Справедливости ради надо отметить, что «любование» языком улицы (и устным и записанным), т.е. превращение его в эстетический объект не сегодня началось, не сегодня возникли и аналогичные проблемы. М.Зощенко, А.Платонов, обериуты, включая К.Вагинова и Н.Заболоцкого, воспринимали всплывание на поверхность истории людей, создающих «наивные» тексты, как данность. Каждый из них по-своему пытался именно с этим языком работать. Складывается впечатление, что произведения, созданные писателями, — результат художественной работы с текстами, подобными тем, которые читаем мы. Что касается Платонова, то его герои в определенном смысле «портрет художника в юности».
Классически ориентированные критики-”нормативисты» воспринимали этих художников как сатириков. За редким исключением они съезжали они в такие определения: «особая ироничность по отношению к советской действительности» и ее «хамскому началу”[16]. В лучшем случае этот стиль воспринимается как «всеобъемлющая пародийность», говорится о «травестировании как смене масок», бурлеске и буффонаде, но за которыми лирическая взволнованность подлинно трагический разговор о смерти[17]. Да вот с жанровыми определениями сложности возникали. Отчего? К примеру К.Вагинов чувствовал, что описанное им по номенклатуре культурного большинства вроде бы трагично, а по материалу должно быть отнесено к жанру комическому. Автор романа разрешает противоречие посредством игрового приема, называя свое произведение не трагедией, а «Козлиной песнью».
Сейчас стало заметно, что их стиль — не только «речевая маска», как казалось критикам. В этом стиле — дыхание жизни. Сосредоточим, тем не менее, наше внимание на различии. В художественных воспроизведениях наивного письма подозревается (или действительно присутствует) глубина за поверхностью. В оригинальных наивных текстах глубины не ощущается: только поверхность. Поверхность эта — не буффонада, но и трагических глубин нету, хотя и смерть может быть рядом, и судьба в затылок дышит...

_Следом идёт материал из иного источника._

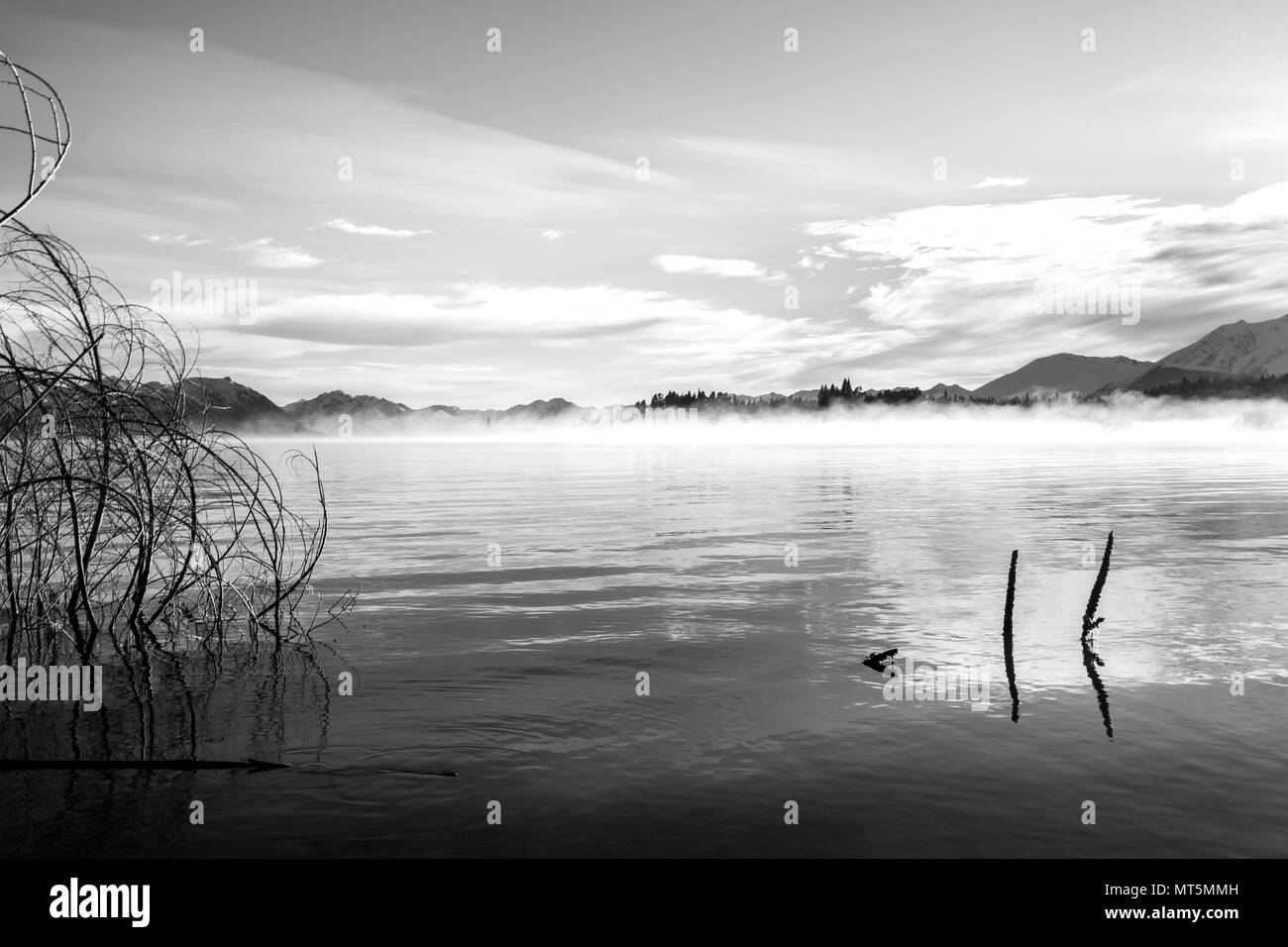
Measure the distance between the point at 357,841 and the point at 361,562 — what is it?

Кстати, «животное удовольствие» от текстов, выраженное в смешке, может маскировать и «животный ужас». Ужас этот порожден столкновением с шевелящимся хаосом докультуры, который срифмованным оказывается с неклассическим, постмодернистским сознанием. Более того, это ощущение, что сия чаша, судьба то бишь тебя миновала, что ты сам пребываешь в ином социальном пространстве. И — как следствие этого ощущения — сознание социальной вины за собственный культурный капитал, который позволяет тебе пребывать в ином социальном пространстве, не с ними.

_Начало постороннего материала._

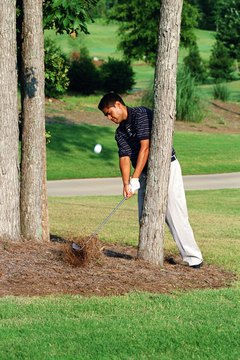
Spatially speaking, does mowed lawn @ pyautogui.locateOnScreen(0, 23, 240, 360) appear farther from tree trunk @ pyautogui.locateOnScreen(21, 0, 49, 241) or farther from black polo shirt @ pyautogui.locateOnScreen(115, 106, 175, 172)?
tree trunk @ pyautogui.locateOnScreen(21, 0, 49, 241)

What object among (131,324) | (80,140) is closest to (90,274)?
(131,324)

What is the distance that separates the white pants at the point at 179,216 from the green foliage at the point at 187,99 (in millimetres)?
23372

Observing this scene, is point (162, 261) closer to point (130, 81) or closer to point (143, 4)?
point (130, 81)

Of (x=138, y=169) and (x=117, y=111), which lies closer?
(x=138, y=169)

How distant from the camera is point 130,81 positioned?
43.8 metres

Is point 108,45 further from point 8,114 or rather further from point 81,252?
point 81,252

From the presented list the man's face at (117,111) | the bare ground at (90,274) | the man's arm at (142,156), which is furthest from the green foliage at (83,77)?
the man's arm at (142,156)

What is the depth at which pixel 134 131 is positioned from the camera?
30.3 ft

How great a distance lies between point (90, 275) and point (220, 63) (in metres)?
58.0

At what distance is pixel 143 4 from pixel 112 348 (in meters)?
47.8

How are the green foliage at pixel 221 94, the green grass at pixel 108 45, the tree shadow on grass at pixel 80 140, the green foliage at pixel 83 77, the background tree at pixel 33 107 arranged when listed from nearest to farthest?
the background tree at pixel 33 107 < the tree shadow on grass at pixel 80 140 < the green foliage at pixel 83 77 < the green foliage at pixel 221 94 < the green grass at pixel 108 45

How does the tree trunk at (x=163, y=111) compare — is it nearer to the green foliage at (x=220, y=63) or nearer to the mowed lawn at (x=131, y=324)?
the mowed lawn at (x=131, y=324)

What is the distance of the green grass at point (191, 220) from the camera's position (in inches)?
434

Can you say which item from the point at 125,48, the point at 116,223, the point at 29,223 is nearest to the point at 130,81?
the point at 125,48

Отсюда другая компонента смеховой реакции — маркирование собственной позиции интеллектуала. Последний может громко заявить о приверженности ценностям локальности и мультикультурализма , однако в реальном повседневном своем отношении не то чтобы сознательно культивировать самообраз носителя истины и нормы, в том числе эстетической, но нести его в своем теле, как инкорпорированную традицию. Речь идет о большой традиции социальной группы, основным профессиональным и жизненным занятием которой было производство норм, возвещение универсальной истины за других и для этих самых других, за «всех остальных». Смешок, издаваемый телом, — знак превосходства, локализации себя самого в привилегированном социальном пространстве — наверху, а вот этого текста, этой судьбы, этой жизненной траектории — внизу. Вот, мол, башня, эта башня — культура, а на вершине этой башни — Я. Смешок означает — я, интеллектуал — субъект, а вы не субъекты. Я истину говорю (за вас), а вы — марионетки культуры, традиции или власти.

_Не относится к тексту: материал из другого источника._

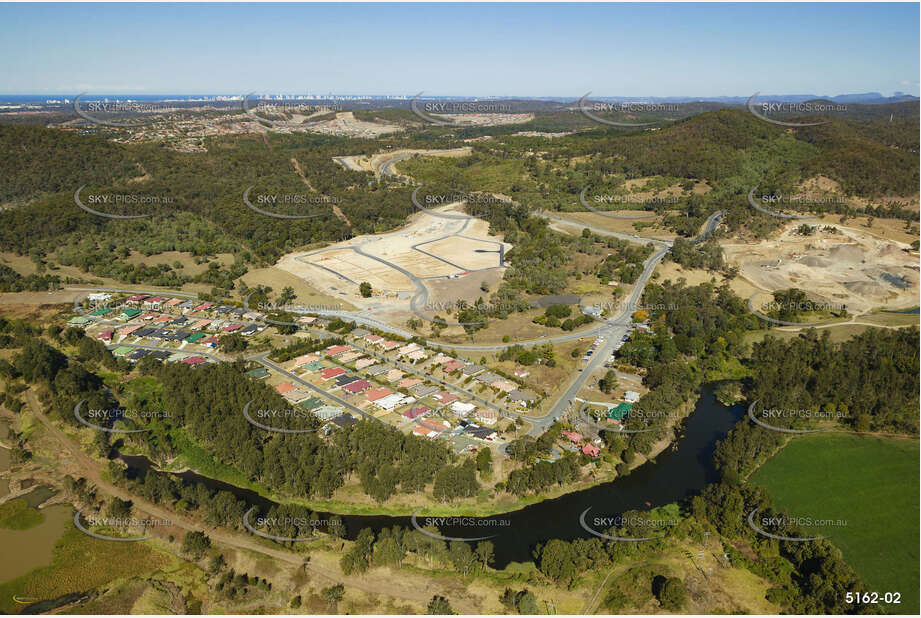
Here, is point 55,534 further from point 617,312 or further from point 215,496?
point 617,312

Интеллектуал с трудом избавляется от глубинного убеждения в том, что он непременно противостоит власти политической, вне ее находится, так как пребывает в области истины и универсальной нормы. И это в то время как власть в дискурсе истины и нормы, производимом интеллектуалом, маскируется. Странен этот смешочек у наших интеллектуалов, у которых с истиной — сложные запутанные отношения: вечно подчиняли ее то общественной пользе, то политической целесообразности. Но все равно смеются: кажется им, что вот как смешно запутался «совок» в паутине, в которую уж мы то, интеллектуалы не попадемся, потому что сами работаем на ее создание — тоже плетем... Да ведь и на старуху бывает проруха, как, между прочим, хорошо известно. Все эти позиции, конечно же, вербально не выражаются, а лишь только в этом смешке...
Существует, однако, область, в которой интеллектуал проявляет власть явно: власть над словами. Вспоминается у К.Вагинова: «Мы люди культурные, мы все объясним и поймем. Да, да, сначала объясним, а потом поймем — слова за нас думают”[18]. Отсюда и страсть — править! Как В.Розанов говорил, «освободить, просветить и для этого присоединить”[19]. Отсюда — вся двусмысленность отношения к наивным нелитературным писаниям, и вечные бессмысленные дискуссии: как числить нелитературно пишущих — по ведомству социологии или по ведомству зоологии?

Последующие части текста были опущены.